We create a 3D matrix that is later filled as vector into the grid. The model consists of zeros and patches of 5x6 cells per depth slice that are shifted by one cell for subsequent cells.

v = np.zeros((len(z)-1, len(y)-1, len(x)-1))
for i in range(7):
v[1+i, 11-i:16-i, 7:13] = 1

grid["synth"] = v.ravel()


We show the model making use of the pyvista package that can be called by pygimli.show(). The mesh itself is shown as a wireframe, the anomaly is plotted as a surface plot using a threshold filter.
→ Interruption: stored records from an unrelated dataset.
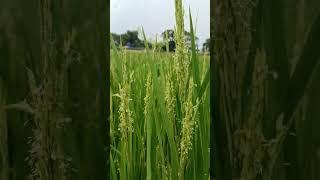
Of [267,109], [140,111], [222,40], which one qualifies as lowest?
[140,111]

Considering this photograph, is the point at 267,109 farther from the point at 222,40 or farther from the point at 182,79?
the point at 182,79

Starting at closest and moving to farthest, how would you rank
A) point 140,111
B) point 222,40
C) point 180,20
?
point 222,40, point 180,20, point 140,111

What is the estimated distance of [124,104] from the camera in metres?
1.16

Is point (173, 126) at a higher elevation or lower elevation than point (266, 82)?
lower

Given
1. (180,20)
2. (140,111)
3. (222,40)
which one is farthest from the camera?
(140,111)

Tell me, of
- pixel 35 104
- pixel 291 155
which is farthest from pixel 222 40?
pixel 35 104

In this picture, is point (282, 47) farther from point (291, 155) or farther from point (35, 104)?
point (35, 104)

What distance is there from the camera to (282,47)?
718mm

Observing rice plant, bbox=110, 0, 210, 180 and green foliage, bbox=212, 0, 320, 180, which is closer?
green foliage, bbox=212, 0, 320, 180

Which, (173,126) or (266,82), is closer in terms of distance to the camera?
(266,82)

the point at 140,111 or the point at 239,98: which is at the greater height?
the point at 239,98

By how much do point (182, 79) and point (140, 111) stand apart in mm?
484

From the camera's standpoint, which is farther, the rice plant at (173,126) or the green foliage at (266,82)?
the rice plant at (173,126)

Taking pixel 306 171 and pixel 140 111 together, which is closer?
pixel 306 171
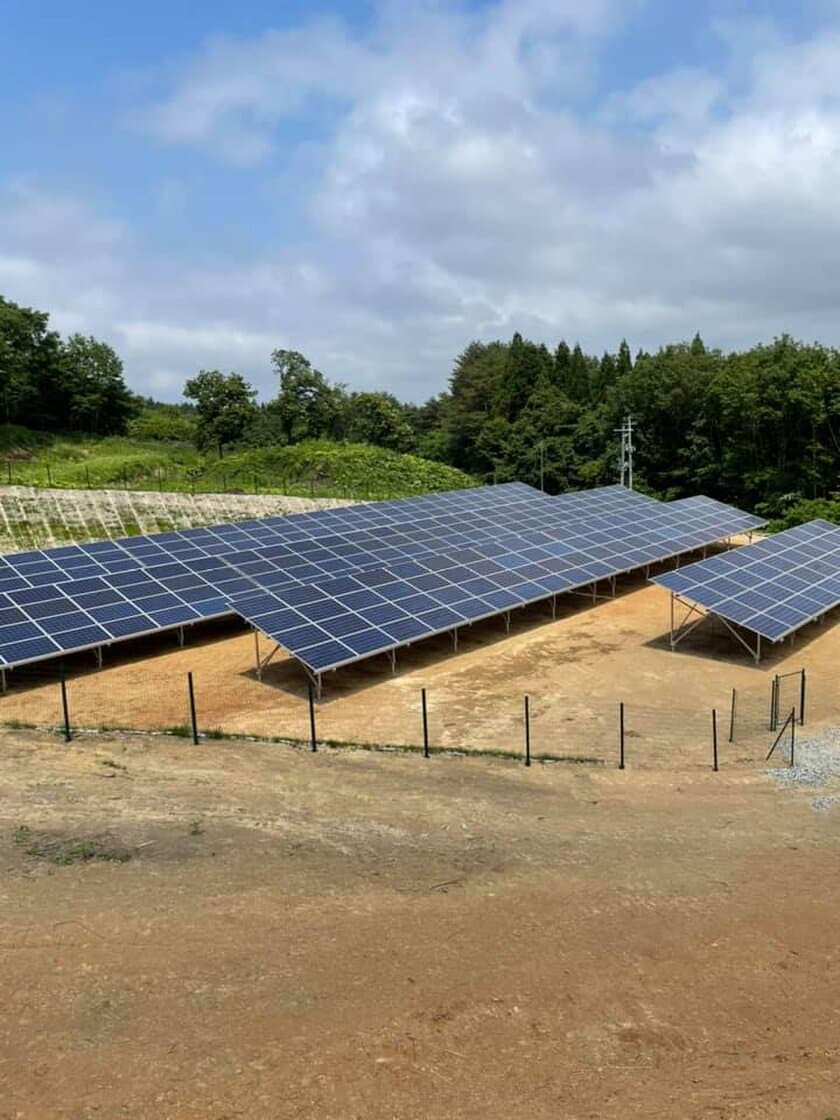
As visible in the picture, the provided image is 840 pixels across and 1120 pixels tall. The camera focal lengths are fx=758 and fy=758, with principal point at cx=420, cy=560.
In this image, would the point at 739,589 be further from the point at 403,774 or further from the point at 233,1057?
the point at 233,1057

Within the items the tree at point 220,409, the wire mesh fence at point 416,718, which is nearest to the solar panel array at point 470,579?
the wire mesh fence at point 416,718

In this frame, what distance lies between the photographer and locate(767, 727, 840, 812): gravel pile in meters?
17.0

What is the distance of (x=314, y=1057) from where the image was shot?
8.03m

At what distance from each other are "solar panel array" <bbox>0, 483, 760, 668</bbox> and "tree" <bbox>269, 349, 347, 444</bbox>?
1577 inches

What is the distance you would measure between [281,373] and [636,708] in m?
69.8

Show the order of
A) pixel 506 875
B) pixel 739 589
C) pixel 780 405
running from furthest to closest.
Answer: pixel 780 405, pixel 739 589, pixel 506 875

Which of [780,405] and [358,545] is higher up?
[780,405]

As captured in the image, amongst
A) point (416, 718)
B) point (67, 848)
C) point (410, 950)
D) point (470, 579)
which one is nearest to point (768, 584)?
point (470, 579)

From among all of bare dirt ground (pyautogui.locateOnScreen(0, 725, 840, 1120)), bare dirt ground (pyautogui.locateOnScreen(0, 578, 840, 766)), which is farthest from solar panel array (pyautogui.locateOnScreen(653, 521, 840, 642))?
bare dirt ground (pyautogui.locateOnScreen(0, 725, 840, 1120))

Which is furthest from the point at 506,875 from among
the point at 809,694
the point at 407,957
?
the point at 809,694

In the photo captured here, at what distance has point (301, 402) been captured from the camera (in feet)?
274

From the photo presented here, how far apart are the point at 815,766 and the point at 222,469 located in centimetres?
5555

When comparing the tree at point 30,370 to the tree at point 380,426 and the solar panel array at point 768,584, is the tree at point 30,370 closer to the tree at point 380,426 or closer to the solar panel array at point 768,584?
the tree at point 380,426

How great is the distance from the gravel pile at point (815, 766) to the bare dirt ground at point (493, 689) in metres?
0.97
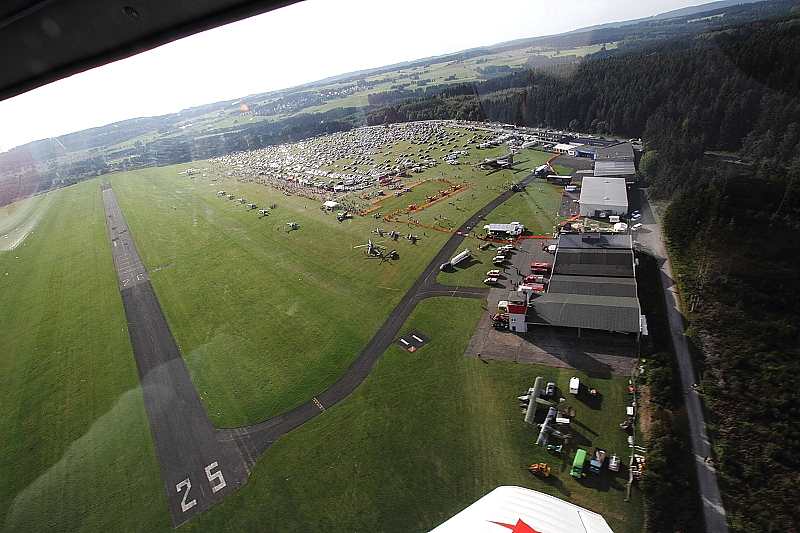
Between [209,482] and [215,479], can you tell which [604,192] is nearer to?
[215,479]

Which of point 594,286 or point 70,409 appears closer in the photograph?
point 70,409

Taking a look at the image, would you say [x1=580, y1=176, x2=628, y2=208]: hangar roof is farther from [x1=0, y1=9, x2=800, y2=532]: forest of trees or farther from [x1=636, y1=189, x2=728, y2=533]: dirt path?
[x1=636, y1=189, x2=728, y2=533]: dirt path

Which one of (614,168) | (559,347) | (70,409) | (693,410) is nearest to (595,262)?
(559,347)

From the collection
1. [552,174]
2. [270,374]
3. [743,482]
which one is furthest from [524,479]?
[552,174]

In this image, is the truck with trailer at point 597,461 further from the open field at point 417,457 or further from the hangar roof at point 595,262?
the hangar roof at point 595,262

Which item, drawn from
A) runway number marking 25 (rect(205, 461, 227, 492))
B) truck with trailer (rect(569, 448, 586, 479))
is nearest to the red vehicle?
truck with trailer (rect(569, 448, 586, 479))

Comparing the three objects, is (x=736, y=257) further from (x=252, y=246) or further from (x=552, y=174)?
(x=252, y=246)
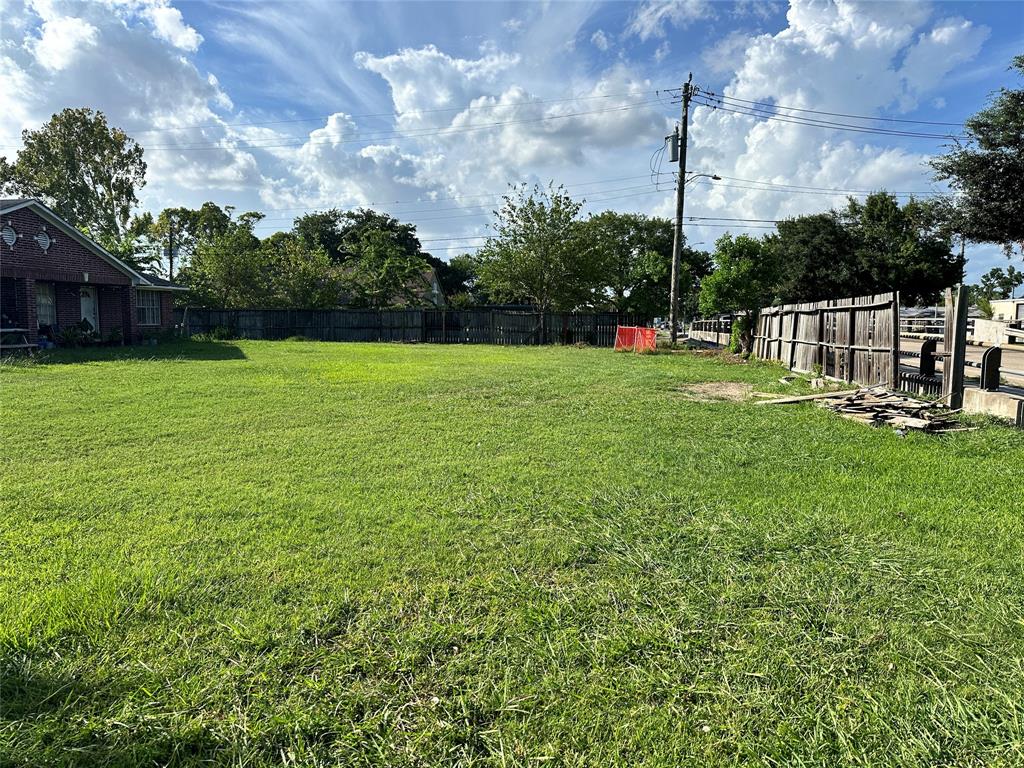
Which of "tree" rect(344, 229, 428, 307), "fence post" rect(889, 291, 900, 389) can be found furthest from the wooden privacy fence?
"tree" rect(344, 229, 428, 307)

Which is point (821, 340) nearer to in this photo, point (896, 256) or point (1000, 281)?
point (896, 256)

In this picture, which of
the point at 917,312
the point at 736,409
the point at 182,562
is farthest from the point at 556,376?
the point at 917,312

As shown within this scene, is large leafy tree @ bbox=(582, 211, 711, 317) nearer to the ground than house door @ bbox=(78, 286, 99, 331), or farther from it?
farther from it

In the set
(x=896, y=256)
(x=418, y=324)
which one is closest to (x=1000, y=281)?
(x=896, y=256)

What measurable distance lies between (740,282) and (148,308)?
25.1m

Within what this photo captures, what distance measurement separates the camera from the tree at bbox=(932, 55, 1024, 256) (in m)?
16.4

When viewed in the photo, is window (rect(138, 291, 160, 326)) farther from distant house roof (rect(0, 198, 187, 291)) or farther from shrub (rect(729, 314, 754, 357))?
shrub (rect(729, 314, 754, 357))

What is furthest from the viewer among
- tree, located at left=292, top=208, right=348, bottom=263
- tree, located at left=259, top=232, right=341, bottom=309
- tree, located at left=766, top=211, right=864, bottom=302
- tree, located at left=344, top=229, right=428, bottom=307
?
tree, located at left=292, top=208, right=348, bottom=263

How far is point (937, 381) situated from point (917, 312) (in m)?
33.4

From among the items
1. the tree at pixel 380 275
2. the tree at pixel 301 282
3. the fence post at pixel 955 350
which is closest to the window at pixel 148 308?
the tree at pixel 301 282

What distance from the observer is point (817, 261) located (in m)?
36.9

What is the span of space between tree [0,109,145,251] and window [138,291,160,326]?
603 inches

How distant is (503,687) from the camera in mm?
1943

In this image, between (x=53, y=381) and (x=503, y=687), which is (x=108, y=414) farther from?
(x=503, y=687)
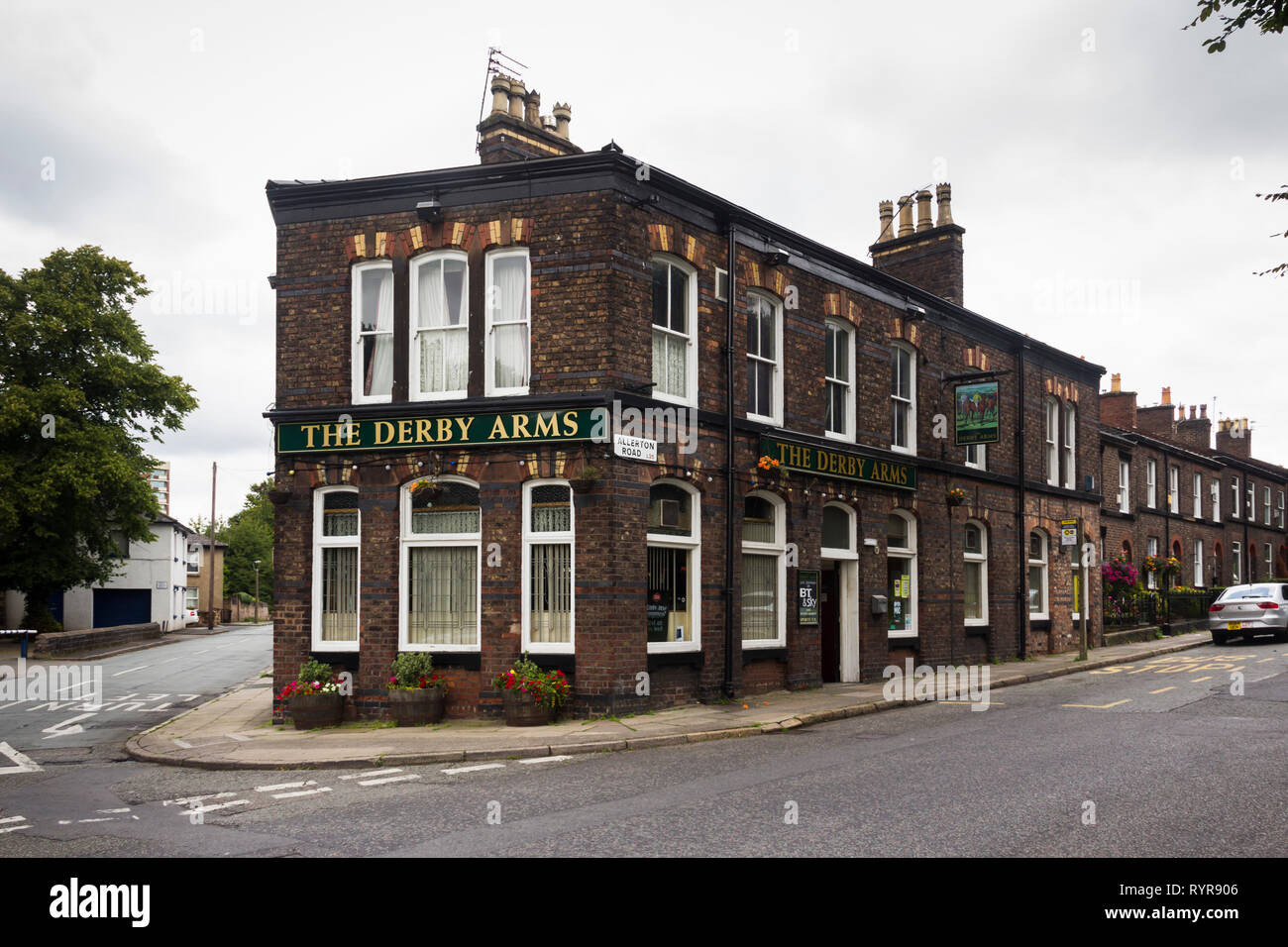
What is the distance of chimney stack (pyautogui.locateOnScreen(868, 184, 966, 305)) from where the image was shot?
940 inches

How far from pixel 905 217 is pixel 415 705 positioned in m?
17.6

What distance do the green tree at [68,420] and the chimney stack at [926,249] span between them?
1106 inches

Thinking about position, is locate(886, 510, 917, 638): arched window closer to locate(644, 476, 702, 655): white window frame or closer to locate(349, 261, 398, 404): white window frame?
locate(644, 476, 702, 655): white window frame

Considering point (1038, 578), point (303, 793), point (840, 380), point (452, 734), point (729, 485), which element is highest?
point (840, 380)

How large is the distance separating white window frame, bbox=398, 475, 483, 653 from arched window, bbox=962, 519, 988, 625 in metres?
12.6

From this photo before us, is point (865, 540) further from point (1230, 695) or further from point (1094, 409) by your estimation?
point (1094, 409)

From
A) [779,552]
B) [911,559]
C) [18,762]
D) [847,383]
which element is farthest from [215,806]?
[911,559]

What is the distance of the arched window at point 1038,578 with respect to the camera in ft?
83.8

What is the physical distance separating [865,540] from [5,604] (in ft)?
132

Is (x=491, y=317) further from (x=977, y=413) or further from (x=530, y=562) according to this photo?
(x=977, y=413)

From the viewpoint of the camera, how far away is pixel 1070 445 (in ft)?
90.0

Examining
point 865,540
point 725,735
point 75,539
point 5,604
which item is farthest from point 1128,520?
point 5,604

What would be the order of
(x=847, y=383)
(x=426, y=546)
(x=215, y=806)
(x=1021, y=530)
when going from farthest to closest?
(x=1021, y=530) < (x=847, y=383) < (x=426, y=546) < (x=215, y=806)

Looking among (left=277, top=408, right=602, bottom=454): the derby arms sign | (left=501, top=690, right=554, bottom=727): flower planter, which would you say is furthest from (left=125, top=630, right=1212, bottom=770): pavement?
(left=277, top=408, right=602, bottom=454): the derby arms sign
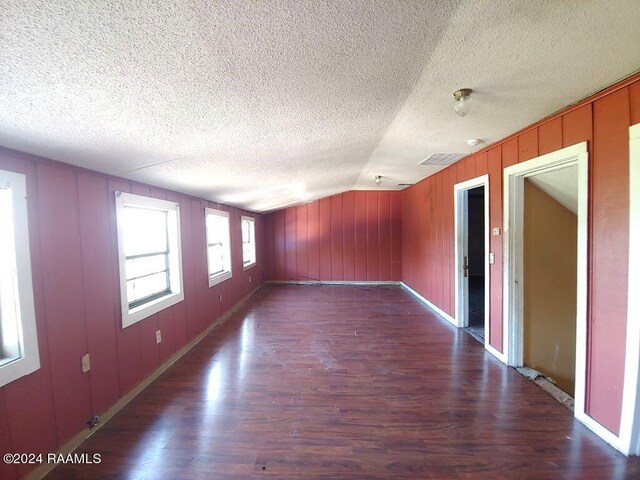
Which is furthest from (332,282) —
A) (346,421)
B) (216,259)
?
(346,421)

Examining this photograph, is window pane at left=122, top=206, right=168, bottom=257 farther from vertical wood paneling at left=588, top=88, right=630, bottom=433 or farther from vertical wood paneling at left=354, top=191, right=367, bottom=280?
vertical wood paneling at left=354, top=191, right=367, bottom=280

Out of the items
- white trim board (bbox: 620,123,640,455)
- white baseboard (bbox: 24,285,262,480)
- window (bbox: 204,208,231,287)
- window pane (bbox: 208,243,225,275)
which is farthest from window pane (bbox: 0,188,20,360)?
white trim board (bbox: 620,123,640,455)

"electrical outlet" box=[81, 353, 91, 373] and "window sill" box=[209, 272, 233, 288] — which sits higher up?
"window sill" box=[209, 272, 233, 288]

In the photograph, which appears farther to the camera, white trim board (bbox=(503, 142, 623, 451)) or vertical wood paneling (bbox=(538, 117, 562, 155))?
Answer: vertical wood paneling (bbox=(538, 117, 562, 155))

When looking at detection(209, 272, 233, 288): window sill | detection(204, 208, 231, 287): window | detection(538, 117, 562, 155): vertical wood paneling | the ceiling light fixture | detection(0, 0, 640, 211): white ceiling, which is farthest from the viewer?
detection(204, 208, 231, 287): window

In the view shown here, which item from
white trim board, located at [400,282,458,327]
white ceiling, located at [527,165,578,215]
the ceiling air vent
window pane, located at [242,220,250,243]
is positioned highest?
the ceiling air vent

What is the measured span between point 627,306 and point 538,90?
1.44m

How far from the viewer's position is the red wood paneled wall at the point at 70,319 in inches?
57.7

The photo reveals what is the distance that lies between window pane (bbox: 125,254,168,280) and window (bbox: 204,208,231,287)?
0.94 m

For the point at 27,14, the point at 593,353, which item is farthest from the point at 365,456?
the point at 27,14

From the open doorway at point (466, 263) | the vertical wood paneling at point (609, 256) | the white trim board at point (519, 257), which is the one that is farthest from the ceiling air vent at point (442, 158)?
the vertical wood paneling at point (609, 256)

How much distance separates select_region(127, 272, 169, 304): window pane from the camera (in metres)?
2.46

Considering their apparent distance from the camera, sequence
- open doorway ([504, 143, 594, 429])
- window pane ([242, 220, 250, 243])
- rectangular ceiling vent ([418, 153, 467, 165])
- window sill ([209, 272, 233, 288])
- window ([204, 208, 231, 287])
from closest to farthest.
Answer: open doorway ([504, 143, 594, 429])
rectangular ceiling vent ([418, 153, 467, 165])
window sill ([209, 272, 233, 288])
window ([204, 208, 231, 287])
window pane ([242, 220, 250, 243])

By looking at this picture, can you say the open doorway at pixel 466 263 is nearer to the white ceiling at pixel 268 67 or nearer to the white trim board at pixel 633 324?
the white ceiling at pixel 268 67
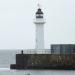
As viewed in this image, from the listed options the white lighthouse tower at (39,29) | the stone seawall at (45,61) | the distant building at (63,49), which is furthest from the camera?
the distant building at (63,49)

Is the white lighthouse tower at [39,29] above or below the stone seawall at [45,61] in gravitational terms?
above

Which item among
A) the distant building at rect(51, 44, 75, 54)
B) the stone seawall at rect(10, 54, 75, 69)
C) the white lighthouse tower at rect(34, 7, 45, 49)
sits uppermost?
the white lighthouse tower at rect(34, 7, 45, 49)

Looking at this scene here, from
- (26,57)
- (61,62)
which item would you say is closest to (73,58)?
(61,62)

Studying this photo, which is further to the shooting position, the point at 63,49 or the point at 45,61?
the point at 63,49

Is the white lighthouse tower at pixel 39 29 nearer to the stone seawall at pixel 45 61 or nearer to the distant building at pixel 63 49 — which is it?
the stone seawall at pixel 45 61

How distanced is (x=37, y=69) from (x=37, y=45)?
2.61 meters

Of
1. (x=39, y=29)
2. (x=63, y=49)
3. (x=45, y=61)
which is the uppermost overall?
(x=39, y=29)

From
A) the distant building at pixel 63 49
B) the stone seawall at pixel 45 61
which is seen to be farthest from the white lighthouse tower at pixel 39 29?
the distant building at pixel 63 49

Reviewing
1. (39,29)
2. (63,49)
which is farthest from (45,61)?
(63,49)

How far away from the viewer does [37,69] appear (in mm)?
46375

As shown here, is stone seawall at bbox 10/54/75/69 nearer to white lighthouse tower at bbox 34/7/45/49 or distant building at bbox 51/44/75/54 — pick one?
white lighthouse tower at bbox 34/7/45/49

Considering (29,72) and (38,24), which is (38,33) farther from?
(29,72)

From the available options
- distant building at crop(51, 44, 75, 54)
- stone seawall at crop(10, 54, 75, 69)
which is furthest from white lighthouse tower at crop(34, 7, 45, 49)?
distant building at crop(51, 44, 75, 54)

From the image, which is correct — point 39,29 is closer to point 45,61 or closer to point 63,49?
point 45,61
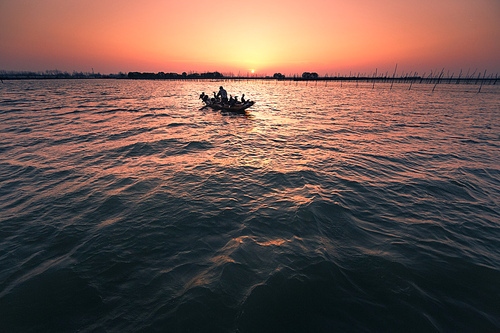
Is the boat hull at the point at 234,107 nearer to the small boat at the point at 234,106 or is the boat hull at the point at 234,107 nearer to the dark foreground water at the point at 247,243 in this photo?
the small boat at the point at 234,106

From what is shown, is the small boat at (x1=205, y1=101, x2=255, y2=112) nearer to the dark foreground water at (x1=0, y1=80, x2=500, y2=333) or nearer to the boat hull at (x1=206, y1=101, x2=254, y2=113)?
the boat hull at (x1=206, y1=101, x2=254, y2=113)

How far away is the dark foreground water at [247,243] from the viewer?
352 cm

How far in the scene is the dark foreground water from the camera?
11.5ft

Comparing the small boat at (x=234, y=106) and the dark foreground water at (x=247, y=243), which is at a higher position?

After the first call with hold=True, the plotter is used to draw any subsequent plots that can also be slices or clips. Moreover, the camera position is set so that the vertical axis is going downwards (x is Northing and y is Easting as common in magnetics).

pl, _ = pg.show(grid, style="wireframe", hold=True)
pv.drawMesh(pl, grid, label="synth", style="surface", cMap="Spectral_r",
filter={"threshold": dict(value=0.05, scalars="synth")})
pl.camera_position = "yz"
pl.camera.roll = 90
pl.camera.azimuth = 180 - 15
pl.camera.elevation = 10
pl.camera.zoom(1.2)
_ = pl.show() For the computation of the total field, we define the global magnetic field using the IGRF (total field, inclination and declination) settings given in the paper. Any global field can also be retrieved by the pyIGRF module.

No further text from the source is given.